Sarà, infatti, il ponte a campata unica più lungo al mondo: la lunghezza totale sarà di 3.666 metri, con una campata centrale di 3.300 metri. Ci saranno sei corsie stradali e due binari ferroviari per una capacità dell’infrastruttura di 6mila veicoli all’ora e duecento treni al giorno. La resistenza della struttura al sisma sarà pari a 7,1 magnitudo della scala Richter, con un impalcato aerodinamico di terza generazione stabile fino a velocità del vento di 270 km/h.
Inoltre sarà «un’opera green – continua Salvini -, con più di 100mila tonnellate di mancate emissioni di CO2 nell’aria e un mare più pulito e non solcato da centinaia di traghetti».
Eppure le associazioni ambientaliste sono da sempre contrarie al progetto. Infatti, sebbene si voglia “tingere di verde” l’infrastruttura di cemento che sovrasterà le coste calabresi e siciliane, sono molte le criticità che mettono in discussione la fattibilità dell’opera e la sua sostenibilità.
Le alternative al ponte delle associazioni ambientaliste
Tutto ciò è illustrato nel Contro-Dossier La corretta valutazione delle alternative all’attraversamento stabile dello Stretto di Messina, redatto da Kyoto Club, Legambiente e WWF. Nelle sue pagine si contestano le conclusioni della relazione del Gruppo di Lavoro, incaricato, nel 2020, di valutare le alternative per l’attraversamento stabile dello Stretto.
“Il Ponte rimane uno slogan politico. Consente di nascondere il fallimento delle politiche di questi anni per il Sud e l’assenza di una strategia per il futuro – sottolinea il report presentato dalle associazioni -. Oggi più che di grandi opere abbiamo bisogno di una visione che accompagni le scelte di decarbonizzazione in questa area del Paese e crei così opportunità per i cittadini e le imprese”.
Infatti bisogna tener conto degli impegni sulla riduzione delle emissioni di gas serra prese dal nostro Paese per una completa decarbonizzazione al 2050. Sarebbe quindi più utile rafforzare il trasporto marittimo e ferroviario tra Sicilia e Calabria.

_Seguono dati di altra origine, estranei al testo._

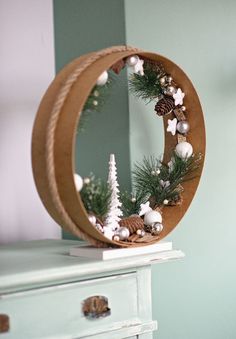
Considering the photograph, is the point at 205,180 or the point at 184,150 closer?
the point at 184,150

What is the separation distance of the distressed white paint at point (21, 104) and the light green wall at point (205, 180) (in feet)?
0.95

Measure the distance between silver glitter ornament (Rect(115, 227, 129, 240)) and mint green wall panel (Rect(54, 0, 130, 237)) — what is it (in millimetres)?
332

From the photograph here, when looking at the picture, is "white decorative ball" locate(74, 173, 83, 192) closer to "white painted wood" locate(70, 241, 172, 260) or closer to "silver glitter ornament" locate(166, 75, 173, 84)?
"white painted wood" locate(70, 241, 172, 260)

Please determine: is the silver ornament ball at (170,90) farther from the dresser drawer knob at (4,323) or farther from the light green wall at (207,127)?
the dresser drawer knob at (4,323)

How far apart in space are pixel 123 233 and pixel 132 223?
0.05 meters

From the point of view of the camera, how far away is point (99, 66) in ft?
4.22

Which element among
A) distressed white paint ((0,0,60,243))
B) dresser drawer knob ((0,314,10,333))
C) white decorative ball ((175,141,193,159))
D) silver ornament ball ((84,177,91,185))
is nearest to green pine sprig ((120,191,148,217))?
white decorative ball ((175,141,193,159))

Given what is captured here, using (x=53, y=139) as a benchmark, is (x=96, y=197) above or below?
below

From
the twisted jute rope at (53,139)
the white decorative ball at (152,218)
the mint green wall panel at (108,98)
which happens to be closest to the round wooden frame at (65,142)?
the twisted jute rope at (53,139)

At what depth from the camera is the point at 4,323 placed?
1139 mm

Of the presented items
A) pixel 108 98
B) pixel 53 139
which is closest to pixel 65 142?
pixel 53 139

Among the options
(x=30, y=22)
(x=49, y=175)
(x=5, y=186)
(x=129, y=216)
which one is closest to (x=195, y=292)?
(x=129, y=216)

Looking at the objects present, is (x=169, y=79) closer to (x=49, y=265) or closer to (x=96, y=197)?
(x=96, y=197)

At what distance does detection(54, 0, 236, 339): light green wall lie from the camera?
176cm
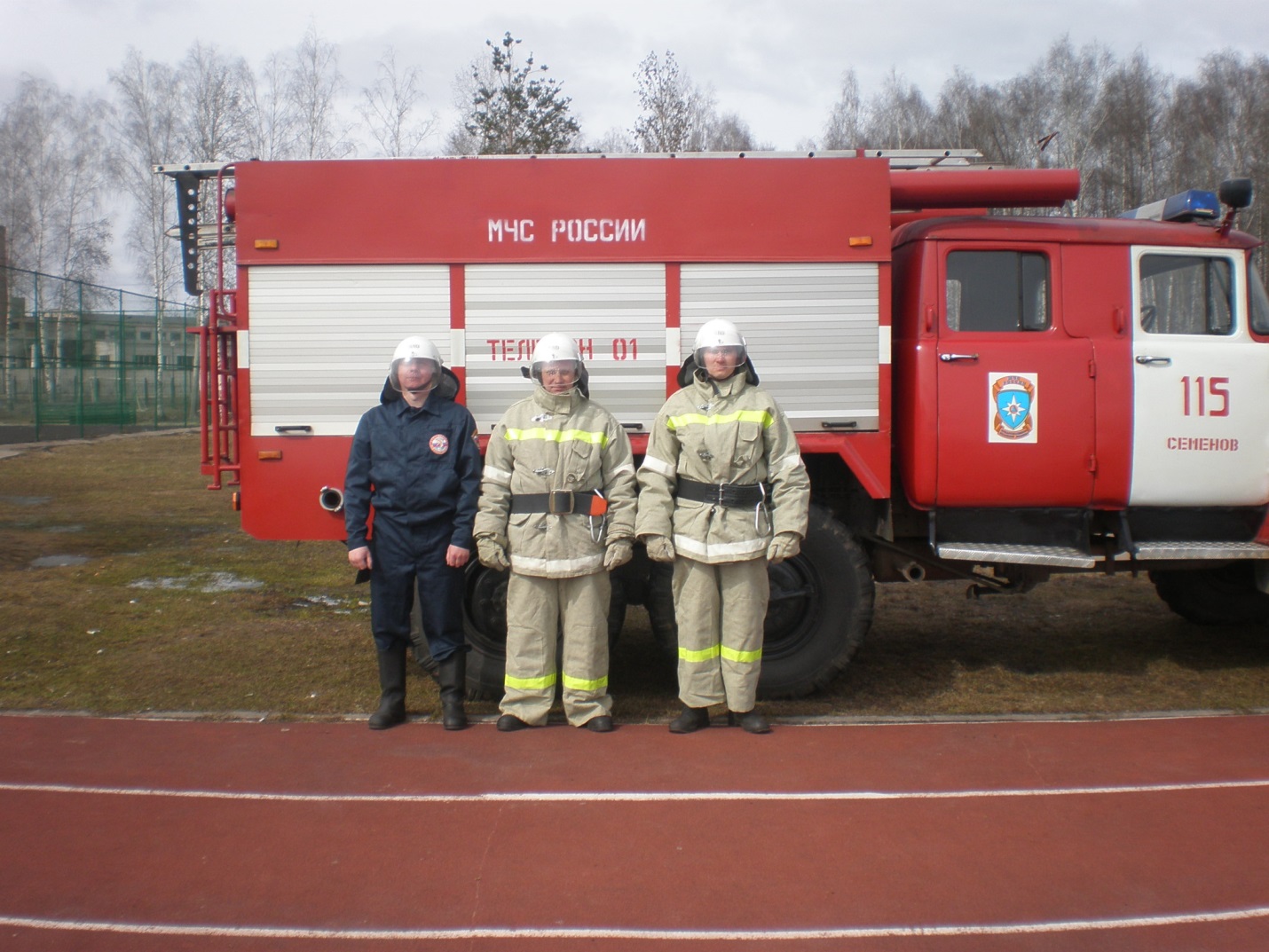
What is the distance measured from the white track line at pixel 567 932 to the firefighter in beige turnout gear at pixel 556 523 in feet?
6.42

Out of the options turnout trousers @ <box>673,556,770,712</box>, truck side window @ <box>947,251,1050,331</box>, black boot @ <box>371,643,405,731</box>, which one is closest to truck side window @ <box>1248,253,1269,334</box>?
truck side window @ <box>947,251,1050,331</box>

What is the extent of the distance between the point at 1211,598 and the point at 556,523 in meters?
4.89

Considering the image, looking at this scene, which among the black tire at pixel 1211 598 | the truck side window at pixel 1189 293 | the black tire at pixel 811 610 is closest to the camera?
the black tire at pixel 811 610

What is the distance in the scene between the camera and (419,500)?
527 cm

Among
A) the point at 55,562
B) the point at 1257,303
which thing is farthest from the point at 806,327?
the point at 55,562

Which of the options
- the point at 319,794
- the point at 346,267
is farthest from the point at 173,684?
the point at 346,267

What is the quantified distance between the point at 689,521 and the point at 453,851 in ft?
6.30

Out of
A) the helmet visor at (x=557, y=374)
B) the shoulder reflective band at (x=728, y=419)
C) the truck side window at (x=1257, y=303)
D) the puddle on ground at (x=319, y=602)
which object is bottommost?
the puddle on ground at (x=319, y=602)

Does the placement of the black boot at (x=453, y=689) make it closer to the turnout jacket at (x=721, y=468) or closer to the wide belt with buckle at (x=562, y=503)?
the wide belt with buckle at (x=562, y=503)

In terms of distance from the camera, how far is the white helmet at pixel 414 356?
206 inches

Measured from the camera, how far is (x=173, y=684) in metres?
6.17

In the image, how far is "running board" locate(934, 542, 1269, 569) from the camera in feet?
18.4

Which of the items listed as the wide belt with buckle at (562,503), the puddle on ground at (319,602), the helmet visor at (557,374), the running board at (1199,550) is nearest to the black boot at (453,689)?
the wide belt with buckle at (562,503)

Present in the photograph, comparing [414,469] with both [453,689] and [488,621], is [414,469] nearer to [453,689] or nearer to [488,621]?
[488,621]
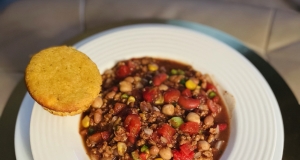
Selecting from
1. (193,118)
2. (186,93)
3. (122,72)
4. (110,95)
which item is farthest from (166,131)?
(122,72)

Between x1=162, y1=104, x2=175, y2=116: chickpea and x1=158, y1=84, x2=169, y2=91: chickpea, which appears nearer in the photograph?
x1=162, y1=104, x2=175, y2=116: chickpea

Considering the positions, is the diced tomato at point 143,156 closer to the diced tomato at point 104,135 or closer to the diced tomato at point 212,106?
the diced tomato at point 104,135

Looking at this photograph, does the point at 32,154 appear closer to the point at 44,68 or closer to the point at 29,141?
the point at 29,141

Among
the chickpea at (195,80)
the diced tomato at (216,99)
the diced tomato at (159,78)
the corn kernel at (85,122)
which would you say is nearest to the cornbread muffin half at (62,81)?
the corn kernel at (85,122)

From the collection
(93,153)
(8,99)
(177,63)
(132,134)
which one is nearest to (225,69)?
(177,63)

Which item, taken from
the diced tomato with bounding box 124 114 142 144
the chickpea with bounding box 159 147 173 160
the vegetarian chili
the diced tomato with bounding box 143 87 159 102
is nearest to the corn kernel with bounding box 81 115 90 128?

L’Europa, con il Green New Deal, sta cercando di ridurre sempre più il traffico su ruote nel continente. Il progetto sembra invece scoraggiare questi obiettivi. Inoltre il ponte dovrebbe essere realizzato nel posto meno esteso dello Stretto, tra due punti lontani dalle città di Messina e Reggio Calabria. Questo renderebbe di fatto problematico il traffico e costringerebbe molti a continuare a utilizzare i traghetti. Sarebbe invece più saggio utilizzare i fondi messi a disposizione dall’Unione Europea, circa 8miliardi e mezzo di euro, per il trasporto locale “verde”. Di questi quasi 4 miliardi sono previsti per la transizione ecologica della flotta navale e per l’elettrificazione delle operazioni portuali, al fine di ridurre le emissioni e l’inquinamento.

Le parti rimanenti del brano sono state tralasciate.